目の前の男が一体何を言いたいのか本格的に分からなくなってきた。もしやただ自分が知っている蘊蓄を披露したいだけなのだろうか。だとしたら凄く軽蔑する。

「それで、それが何か...?」
「シベリアの名の由来は他にもあってな」
「はぁ」
「“長引く戦いで大切な人を失った者が、冷たい土の下で眠る彼らを偲んで作った”という説だ」

冷たい土の下。
その言葉に、私の喉からひゅっと空気が漏れ出る。
まさかこの人は知っているのだろうか。冷たい土の下、永遠の眠りについた仲間たちの事を。そして、そうなりたいと願う私自身の事も。

カサカサと音を立てていた包み紙は、いつの間にか炎柱の手で折り鶴へと変わっていた。無骨な指でよくこんな繊細な物が作れるものだと感心したのも束の間、男は静かに口を開く。

「...人はいつか死ぬ。君も、俺も、いつか来る死から逃れることは出来ない。ただ、それが今この瞬間でないことは確かだ」
「......」
「食べることは生きること。そして、生きることは偲ぶことだ。君が生きることを諦めてしまったら、命を賭して戦った彼らが浮かばれないぞ」

大きな手がそっと石段の上に折り鶴をはなす。羽の先まできっちりと折り込まれたその鶴を、私は黙ったまま見つめた。
食べることは生きること。生きることは偲ぶこと。炎柱の言葉が、まるでまっさらな雪のように乾いた心に振り積もっていく。

もし私が昨夜あのまま死んでいたら、それも自ら命を投げ出すような死に方をしたら、誰が彼らの墓に花を供えるのだろう。せっかく黄泉の国で再会出来ても「なんて馬鹿な事をしたんだ」と怒られるかもしれない。「もっと生きられたのに、生きて幸せになれたかもしれないのに」と。
...そんなふうに怒られるのは、やっぱり嫌だ。

そしてふと思う。隣に座る男も同じなのではないかと。
先程の見事な食べっぷりを見れば、この上官が普段から大食漢であることは明らかである。柱という立場上、きっと私よりずっと多くの仲間を見送ってきたはずだ。
彼も偲んでいるのだろうか。沢山沢山、美味しいご飯をお腹いっぱい食べて。

「...まぁ、無理にとは言わない!鬼を倒してすぐは食欲が湧かないという者も多いからな!もしどうしても身体が受け付けないと言うなら、やはり俺が」
「...食べます」
「む!?」

上官の言葉を遮って、私はこれ以上開かないとばかりに口を大きく開く。

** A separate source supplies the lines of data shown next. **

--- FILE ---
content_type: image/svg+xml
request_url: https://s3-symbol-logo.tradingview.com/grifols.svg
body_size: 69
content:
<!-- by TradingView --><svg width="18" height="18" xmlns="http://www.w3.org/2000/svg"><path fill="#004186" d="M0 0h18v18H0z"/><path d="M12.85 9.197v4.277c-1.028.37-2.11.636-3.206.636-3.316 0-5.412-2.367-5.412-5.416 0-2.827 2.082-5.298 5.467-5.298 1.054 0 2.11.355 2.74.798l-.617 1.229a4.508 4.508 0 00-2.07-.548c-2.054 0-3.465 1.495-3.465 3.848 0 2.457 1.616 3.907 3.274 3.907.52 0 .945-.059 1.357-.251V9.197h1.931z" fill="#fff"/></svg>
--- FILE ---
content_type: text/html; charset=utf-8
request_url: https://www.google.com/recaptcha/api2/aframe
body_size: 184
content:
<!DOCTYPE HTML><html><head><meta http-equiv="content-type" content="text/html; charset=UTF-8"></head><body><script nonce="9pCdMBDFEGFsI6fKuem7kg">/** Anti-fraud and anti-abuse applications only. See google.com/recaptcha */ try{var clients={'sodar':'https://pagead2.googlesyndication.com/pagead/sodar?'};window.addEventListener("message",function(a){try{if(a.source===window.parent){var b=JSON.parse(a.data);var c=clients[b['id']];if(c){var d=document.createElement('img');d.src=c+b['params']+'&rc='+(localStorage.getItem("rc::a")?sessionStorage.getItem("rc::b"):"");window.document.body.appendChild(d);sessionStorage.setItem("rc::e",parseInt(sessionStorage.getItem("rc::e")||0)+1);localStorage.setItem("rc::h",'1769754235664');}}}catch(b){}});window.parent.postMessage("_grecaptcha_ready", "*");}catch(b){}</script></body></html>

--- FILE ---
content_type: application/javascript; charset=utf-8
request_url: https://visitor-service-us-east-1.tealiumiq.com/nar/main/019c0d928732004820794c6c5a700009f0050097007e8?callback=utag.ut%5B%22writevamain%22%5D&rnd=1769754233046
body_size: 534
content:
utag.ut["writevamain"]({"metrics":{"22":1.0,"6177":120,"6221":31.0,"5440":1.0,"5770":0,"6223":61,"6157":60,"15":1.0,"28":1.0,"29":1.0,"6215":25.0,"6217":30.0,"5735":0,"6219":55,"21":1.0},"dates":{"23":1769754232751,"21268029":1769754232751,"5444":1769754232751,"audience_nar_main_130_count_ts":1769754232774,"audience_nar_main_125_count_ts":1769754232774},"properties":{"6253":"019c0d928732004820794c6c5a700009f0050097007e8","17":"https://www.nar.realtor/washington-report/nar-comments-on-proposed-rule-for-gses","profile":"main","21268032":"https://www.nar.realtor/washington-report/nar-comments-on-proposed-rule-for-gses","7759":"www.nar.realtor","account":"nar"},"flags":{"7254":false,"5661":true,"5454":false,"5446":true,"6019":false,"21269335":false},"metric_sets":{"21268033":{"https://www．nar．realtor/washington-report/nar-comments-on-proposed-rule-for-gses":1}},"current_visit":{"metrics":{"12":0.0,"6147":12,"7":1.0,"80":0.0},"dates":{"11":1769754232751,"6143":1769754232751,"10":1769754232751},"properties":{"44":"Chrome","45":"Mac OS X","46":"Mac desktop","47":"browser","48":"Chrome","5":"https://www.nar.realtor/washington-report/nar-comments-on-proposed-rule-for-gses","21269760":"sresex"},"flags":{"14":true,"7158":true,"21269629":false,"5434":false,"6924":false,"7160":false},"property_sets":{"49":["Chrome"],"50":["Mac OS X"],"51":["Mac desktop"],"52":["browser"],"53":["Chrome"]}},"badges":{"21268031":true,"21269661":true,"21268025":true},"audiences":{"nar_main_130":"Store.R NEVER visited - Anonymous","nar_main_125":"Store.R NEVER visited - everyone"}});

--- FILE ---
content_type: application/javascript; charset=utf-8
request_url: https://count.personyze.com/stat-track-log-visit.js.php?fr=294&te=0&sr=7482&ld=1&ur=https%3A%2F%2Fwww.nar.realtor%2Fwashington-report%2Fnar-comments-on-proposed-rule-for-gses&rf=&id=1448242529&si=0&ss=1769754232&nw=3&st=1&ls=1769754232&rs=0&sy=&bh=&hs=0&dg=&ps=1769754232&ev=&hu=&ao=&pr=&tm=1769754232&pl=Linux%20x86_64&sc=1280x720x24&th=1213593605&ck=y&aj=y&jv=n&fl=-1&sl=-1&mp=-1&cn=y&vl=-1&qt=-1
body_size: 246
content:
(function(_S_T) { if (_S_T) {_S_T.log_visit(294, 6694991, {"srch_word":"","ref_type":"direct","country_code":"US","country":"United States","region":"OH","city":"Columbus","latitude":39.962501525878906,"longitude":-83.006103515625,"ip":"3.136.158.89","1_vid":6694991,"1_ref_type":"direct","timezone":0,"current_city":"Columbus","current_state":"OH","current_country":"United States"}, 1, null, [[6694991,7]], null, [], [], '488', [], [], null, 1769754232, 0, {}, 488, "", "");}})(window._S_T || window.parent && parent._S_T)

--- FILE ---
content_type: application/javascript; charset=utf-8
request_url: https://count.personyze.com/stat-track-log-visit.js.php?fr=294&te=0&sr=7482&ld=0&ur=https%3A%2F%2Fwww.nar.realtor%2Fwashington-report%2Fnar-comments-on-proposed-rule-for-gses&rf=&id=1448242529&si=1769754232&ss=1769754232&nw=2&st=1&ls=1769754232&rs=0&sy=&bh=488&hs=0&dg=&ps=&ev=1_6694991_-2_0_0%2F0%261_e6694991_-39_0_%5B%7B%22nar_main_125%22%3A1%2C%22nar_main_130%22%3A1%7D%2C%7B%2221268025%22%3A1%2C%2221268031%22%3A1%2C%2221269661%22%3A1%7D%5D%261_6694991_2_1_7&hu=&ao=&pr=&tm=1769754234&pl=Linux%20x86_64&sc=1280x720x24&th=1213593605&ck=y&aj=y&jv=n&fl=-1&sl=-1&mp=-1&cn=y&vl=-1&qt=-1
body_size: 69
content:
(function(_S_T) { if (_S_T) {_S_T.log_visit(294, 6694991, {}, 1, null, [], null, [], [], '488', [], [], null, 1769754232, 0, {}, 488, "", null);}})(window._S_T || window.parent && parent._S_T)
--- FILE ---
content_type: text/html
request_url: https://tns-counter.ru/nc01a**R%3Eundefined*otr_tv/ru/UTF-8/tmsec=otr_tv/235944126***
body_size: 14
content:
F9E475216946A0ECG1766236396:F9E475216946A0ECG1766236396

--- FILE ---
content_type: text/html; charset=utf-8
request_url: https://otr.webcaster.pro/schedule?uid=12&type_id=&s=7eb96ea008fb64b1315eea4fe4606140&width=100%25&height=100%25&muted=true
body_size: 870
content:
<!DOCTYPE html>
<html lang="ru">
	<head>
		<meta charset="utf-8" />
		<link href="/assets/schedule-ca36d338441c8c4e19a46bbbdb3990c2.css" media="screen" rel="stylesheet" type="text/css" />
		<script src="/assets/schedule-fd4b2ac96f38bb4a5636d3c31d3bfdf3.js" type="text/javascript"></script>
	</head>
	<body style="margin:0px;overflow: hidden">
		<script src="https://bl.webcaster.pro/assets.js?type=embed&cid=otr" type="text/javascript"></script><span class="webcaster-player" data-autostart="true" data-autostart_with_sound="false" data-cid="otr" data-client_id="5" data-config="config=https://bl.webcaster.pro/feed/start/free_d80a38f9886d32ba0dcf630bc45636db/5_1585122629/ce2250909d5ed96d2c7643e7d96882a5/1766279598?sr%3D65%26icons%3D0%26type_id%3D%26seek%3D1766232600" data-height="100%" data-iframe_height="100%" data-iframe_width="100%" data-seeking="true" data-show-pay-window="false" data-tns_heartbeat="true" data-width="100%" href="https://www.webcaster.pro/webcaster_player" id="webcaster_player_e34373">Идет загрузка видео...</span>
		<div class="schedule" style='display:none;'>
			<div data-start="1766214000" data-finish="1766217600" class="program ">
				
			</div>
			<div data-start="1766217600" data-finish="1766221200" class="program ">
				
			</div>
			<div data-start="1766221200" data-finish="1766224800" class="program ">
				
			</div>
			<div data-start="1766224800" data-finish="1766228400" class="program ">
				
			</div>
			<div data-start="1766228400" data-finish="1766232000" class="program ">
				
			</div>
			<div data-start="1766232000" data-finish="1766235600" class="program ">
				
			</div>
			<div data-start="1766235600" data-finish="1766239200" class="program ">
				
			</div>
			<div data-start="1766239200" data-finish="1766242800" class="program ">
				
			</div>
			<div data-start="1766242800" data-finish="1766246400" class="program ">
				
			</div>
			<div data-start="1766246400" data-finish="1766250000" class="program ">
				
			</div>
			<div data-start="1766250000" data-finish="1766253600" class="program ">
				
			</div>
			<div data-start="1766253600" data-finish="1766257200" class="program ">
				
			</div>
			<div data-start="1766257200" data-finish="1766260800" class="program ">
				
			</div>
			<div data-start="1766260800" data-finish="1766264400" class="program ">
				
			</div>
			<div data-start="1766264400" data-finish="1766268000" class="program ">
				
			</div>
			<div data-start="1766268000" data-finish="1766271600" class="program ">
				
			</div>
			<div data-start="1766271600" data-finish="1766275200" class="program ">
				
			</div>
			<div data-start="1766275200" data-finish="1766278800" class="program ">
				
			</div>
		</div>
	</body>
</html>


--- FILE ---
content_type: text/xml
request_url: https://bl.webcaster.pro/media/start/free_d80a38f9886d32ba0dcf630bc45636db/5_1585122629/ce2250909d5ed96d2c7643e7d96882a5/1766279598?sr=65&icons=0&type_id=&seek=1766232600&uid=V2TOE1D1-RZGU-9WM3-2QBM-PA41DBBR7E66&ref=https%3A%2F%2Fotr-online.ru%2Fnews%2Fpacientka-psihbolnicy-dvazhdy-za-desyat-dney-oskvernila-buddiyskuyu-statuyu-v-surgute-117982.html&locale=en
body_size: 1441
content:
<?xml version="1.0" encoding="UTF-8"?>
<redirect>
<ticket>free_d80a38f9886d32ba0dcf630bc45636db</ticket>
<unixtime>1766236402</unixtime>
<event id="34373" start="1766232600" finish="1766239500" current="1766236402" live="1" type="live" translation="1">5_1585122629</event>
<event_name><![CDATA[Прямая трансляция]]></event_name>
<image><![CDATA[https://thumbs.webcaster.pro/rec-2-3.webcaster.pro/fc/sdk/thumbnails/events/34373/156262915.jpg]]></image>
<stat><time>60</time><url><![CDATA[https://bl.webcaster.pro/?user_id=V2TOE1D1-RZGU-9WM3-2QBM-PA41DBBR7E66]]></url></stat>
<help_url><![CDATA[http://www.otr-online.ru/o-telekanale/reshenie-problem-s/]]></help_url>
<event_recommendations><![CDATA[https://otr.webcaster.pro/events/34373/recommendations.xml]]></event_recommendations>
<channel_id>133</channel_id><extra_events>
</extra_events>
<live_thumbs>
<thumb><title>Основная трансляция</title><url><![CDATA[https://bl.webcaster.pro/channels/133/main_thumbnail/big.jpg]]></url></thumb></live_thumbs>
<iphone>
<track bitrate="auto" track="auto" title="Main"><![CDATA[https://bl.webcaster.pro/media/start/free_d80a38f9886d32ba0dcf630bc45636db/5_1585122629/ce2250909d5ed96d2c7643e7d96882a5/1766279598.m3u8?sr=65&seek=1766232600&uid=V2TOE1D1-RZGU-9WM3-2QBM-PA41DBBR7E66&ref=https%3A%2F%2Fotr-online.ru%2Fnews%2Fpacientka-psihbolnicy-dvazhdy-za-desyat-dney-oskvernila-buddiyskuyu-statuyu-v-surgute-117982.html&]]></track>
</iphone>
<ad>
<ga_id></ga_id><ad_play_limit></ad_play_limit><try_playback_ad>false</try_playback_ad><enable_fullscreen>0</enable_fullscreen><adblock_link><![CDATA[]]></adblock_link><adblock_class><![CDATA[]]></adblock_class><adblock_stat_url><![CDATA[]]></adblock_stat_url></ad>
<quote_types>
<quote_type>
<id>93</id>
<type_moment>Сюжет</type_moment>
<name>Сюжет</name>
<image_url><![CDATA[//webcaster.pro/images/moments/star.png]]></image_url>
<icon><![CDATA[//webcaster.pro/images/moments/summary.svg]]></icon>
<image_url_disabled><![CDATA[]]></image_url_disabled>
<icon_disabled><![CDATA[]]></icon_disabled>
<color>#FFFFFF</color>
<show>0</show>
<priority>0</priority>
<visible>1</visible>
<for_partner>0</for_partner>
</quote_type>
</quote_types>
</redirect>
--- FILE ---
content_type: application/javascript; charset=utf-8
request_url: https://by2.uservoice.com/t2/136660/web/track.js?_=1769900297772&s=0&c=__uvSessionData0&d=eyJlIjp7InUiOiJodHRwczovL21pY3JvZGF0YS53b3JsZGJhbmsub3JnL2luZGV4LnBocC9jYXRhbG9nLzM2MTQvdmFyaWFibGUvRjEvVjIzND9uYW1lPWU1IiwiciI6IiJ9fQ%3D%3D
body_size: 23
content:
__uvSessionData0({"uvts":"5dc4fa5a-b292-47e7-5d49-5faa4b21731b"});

ばくり!口いっぱいに頬張ると、入り切らなかったカステラの粒がポロポロと膝に降り積もった。
ふかふかと新雪のように柔らかなカステラも、舌の上で滑らかに溶ける羊羹も、何もかもが甘い。久しぶりの食事という食事に私の両目から熱い涙が溢れた。

「うっ...、おっ...、美味しいぃ〜...」
「そうか!それは良かった!」

泣きながらシベリアを齧る私に、炎柱はその日一番の笑顔を見せた。「ゆっくり食べるといい!君が食べ終わるまで俺も少し休むことにしよう!」そう言って腕組みし、東の空を見つめる。

山と山の間から顔を出した朝日は、まるで一本の線路のように煌々と私たちを照らす。折り鶴が今にも本物の鶴になって飛んでいくような気がした。

食べることは生きること。生きることは偲ぶこと。

シベリアの最後の一口を頬張りながら、私はその光景を目に焼き付けた。